FinCEN’s New Beneficial Ownership Information Reporting

By Miho Ikeda

Overview

In September 2022, the Financial Crimes Enforcement Network (FinCEN) issued a final rule implementing the beneficial ownership information (BOI) reporting provisions of the Corporate Transparency Act (CTA).  The new rules will require business entities to file a Beneficial Ownership Information (BOI) report that discloses the identifying information of their beneficial owners.  FinCEN’s goal in collecting beneficial ownership information is to uncover the identities of anonymous shell companies engaged in illicit activities, such as money laundering and asset concealment, that intentionally hide their owners or individuals in control of decision-making processes.

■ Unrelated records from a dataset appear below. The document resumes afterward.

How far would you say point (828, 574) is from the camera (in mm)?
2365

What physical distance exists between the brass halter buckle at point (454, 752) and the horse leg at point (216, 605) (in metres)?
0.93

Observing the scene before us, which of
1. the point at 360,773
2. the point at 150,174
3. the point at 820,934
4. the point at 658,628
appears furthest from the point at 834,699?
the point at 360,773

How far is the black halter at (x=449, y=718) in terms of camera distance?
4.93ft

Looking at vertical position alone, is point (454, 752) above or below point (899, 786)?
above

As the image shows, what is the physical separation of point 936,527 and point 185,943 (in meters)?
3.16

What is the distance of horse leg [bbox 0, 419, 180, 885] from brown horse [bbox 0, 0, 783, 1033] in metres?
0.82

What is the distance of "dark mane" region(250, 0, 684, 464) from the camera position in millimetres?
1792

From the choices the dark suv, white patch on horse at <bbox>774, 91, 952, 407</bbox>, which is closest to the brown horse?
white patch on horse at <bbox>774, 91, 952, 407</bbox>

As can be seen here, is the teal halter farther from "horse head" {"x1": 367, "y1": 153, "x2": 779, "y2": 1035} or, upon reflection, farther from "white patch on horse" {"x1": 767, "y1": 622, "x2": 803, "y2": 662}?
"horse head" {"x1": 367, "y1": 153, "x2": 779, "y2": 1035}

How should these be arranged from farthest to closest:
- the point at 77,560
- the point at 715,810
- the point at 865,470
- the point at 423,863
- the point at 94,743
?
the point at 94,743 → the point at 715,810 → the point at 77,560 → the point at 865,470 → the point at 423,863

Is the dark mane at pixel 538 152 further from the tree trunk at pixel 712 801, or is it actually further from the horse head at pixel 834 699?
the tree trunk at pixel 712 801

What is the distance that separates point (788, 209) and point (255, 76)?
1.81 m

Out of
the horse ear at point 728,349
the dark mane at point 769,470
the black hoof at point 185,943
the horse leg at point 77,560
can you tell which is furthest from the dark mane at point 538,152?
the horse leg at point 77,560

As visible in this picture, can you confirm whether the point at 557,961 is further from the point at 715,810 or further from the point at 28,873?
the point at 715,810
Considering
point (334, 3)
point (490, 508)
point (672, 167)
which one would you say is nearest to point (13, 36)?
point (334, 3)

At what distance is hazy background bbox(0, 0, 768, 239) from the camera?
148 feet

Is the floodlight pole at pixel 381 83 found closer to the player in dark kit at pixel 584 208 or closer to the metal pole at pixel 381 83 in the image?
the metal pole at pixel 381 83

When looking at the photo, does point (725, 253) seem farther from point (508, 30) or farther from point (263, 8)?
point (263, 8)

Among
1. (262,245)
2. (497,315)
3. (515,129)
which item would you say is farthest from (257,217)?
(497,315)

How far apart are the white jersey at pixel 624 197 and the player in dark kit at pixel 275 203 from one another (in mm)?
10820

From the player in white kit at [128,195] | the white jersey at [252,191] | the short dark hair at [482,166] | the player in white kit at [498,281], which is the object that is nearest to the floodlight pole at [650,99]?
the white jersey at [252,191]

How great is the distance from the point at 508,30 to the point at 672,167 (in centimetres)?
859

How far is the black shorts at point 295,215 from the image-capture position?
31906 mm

Who is Required to File a Beneficial Ownership Information (BOI) Report?

Most legal entities formed or registered to do business in any U.S. state, either domestic or foreign, are required to file a BOI report (“reporting companies”).  Reporting companies include domestic corporations, LLCs, and any other entities that are created by filing a document with the Secretary of State of any U.S. state. In addition, foreign corporations, foreign LLCs, and other foreign entities registered to do business in any U.S. state are also considered reporting companies.

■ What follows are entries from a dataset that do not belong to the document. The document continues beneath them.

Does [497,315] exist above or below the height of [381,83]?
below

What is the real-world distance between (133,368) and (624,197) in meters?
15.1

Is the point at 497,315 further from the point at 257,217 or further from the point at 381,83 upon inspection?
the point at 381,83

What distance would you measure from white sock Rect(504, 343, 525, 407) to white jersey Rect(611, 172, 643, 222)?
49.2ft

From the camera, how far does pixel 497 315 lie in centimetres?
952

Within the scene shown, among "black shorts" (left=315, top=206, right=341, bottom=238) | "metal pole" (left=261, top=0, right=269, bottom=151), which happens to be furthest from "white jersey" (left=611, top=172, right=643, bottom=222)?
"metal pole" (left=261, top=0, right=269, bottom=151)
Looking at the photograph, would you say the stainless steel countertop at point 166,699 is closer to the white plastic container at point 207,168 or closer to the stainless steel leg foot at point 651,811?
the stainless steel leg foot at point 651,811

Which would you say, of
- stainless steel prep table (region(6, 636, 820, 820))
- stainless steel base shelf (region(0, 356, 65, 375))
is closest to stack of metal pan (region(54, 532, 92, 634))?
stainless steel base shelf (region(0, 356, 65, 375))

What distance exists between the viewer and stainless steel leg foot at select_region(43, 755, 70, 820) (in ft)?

Are There Exemptions to the Reporting Requirement?

There are 23 types of companies that are exempt from the definition of “reporting company.”  Some of these are: certain types of banks, SEC registrants, certain types of investment companies, tax-exempt entities, and large operating companies with at least 20 full-time employees, more than $5,000,000 in gross sales, and an operating presence in the United States. These entities are already regulated by federal and state governments and already disclose their beneficial ownership information.

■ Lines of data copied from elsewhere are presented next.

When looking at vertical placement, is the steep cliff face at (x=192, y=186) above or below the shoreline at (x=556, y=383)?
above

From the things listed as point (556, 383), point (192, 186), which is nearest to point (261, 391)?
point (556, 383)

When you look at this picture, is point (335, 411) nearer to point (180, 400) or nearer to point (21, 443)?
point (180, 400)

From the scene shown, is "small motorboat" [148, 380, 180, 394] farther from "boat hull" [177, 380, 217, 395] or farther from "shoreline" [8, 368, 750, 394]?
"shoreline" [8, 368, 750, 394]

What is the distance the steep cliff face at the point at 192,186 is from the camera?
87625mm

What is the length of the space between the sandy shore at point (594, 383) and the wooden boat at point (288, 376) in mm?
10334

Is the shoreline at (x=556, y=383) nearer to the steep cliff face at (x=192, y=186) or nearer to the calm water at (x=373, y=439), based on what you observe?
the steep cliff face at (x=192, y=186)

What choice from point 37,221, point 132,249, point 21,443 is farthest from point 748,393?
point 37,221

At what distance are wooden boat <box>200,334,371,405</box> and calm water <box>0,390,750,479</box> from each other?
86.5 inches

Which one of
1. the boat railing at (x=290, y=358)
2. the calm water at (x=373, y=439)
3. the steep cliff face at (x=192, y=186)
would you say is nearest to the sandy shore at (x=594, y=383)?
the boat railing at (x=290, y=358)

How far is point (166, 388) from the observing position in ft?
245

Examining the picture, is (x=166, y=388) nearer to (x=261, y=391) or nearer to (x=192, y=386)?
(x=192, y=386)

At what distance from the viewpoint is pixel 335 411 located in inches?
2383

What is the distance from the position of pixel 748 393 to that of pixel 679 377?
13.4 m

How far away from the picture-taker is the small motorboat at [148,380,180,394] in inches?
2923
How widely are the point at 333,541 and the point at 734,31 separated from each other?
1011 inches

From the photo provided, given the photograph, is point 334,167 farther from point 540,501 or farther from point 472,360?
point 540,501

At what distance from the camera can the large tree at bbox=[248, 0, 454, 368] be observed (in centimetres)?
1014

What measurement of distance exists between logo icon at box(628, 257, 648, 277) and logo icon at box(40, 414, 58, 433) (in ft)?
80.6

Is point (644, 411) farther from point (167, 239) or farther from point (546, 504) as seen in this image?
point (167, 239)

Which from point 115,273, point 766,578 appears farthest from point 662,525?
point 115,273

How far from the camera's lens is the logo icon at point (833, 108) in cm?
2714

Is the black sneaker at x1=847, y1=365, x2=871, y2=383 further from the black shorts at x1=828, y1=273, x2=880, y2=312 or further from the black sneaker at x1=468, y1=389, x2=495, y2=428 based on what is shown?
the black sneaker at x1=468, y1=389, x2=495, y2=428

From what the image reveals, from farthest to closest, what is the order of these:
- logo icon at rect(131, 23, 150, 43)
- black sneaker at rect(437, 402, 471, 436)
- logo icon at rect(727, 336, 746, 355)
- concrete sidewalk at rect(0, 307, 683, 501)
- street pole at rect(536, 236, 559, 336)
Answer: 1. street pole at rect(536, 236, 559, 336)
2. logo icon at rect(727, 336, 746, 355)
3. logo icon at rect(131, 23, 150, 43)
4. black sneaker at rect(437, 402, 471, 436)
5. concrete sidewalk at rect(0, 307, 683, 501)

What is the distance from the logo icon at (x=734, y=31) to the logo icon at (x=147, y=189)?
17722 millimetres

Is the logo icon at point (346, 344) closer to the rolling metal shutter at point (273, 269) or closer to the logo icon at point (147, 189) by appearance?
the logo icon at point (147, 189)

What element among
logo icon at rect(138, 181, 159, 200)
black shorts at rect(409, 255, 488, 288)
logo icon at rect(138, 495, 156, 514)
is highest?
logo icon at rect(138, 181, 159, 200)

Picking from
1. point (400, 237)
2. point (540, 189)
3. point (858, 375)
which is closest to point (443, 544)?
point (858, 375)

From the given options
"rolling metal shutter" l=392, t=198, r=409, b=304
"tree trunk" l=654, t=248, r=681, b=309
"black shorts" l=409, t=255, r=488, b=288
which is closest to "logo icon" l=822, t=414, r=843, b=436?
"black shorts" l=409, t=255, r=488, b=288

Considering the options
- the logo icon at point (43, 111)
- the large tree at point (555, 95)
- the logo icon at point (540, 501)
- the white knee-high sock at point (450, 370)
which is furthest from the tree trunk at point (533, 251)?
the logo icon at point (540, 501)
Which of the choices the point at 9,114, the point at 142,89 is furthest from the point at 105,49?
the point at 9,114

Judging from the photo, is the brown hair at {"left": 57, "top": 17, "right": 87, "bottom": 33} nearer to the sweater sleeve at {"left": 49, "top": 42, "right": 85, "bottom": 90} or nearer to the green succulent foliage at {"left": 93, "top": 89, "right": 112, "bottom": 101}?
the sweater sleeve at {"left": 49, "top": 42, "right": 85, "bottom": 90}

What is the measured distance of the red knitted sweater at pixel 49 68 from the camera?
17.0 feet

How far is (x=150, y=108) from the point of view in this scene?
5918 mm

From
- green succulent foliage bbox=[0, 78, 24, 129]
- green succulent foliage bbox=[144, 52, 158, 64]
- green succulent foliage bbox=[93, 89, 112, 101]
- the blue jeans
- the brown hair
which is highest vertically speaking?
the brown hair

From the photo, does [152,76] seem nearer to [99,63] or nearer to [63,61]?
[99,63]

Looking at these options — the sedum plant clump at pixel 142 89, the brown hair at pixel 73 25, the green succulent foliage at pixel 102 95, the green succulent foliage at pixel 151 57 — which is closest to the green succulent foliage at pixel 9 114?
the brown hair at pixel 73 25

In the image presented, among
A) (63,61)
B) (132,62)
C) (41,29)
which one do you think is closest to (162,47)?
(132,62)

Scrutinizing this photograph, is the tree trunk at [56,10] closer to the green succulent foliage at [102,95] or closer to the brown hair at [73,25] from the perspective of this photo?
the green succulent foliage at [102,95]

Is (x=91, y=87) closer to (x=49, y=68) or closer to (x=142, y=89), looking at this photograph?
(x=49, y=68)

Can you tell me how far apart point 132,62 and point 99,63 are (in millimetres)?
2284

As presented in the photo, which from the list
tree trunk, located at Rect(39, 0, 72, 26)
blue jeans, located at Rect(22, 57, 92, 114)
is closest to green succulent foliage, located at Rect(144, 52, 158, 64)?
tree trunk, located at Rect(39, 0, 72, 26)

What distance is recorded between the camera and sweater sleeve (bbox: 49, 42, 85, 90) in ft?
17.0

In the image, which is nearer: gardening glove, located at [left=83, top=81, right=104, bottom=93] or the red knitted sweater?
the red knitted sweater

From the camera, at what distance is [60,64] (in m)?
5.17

What Information is Collected in the BOI Report?

Reporting companies must provide their legal name and trade names, their current address, their jurisdiction of formation or registration, and their taxpayer identification number.  They must also provide the following information for each “beneficial owner” and “company applicant”:

  • Full name
  • Date of birth
  • Residential address
  • Unique identification number, name of the issuing jurisdiction and a picture of an acceptable form of identification, such as a driver’s license or passport

Who are Beneficial Owners?

A beneficial owner is any individual who, directly or indirectly, either:

  1. Exercises “substantial control” over a reporting company; or
  2. Owns or controls at least 25 percent or more of a reporting company.

An individual has substantial control over a reporting company if they direct, determine, or exercise substantial influence over important decisions of the reporting company.  Any senior officer (such as a President, CEO, CFO, COO, or General Counsel) is deemed to have substantial control over a reporting company.   

Who are Company Applicants?

There are two types of company applicants:

  1. The individual who directly files the document that creates the entity. For foreign reporting companies, this is the individual who registers the entity to do business in the United States.
  2. The individual who is primarily responsible for overseeing or managing the filing of the relevant document by another person.

Such individuals may include the general counsel, outside counsel, and CPAs.  

What are FinCEN Identifiers (FinCEN ID)?

Individuals who provide the four required pieces of information above, as well as reporting companies, have the option of obtaining a “FinCEN Identifier.” This identifier may be used in lieu of the required information when submitting a BOI report to FinCEN.

Are There Penalties for Non-compliance?

It’s illegal to knowingly provide false or fraudulent beneficial ownership information or to willfully fail to provide beneficial ownership information to FinCEN.  Violations may result in civil penalties of $500 per day (up to $10,000) or criminal penalties of up to 2 years in prison. 

Timeline for Compliance

The rule is effective January 1, 2024. Reporting companies formed or registered before that date will have until January 1, 2025, to file their initial reports. Reporting companies formed or registered after the effective date will have 30 days to file their initial reports. Reporting companies will also have 30 days to report changes to previously filed information and to correct errors.

Conclusion

The BOI report requirements affect many businesses, their owners, and management teams. They require the collection of sensitive personal information. It’s expected that the collection of such information will be a delicate, time-consuming process that requires careful handling. Therefore, these affected companies and individuals should familiarize themselves with the requirements prior to the BOI report due date.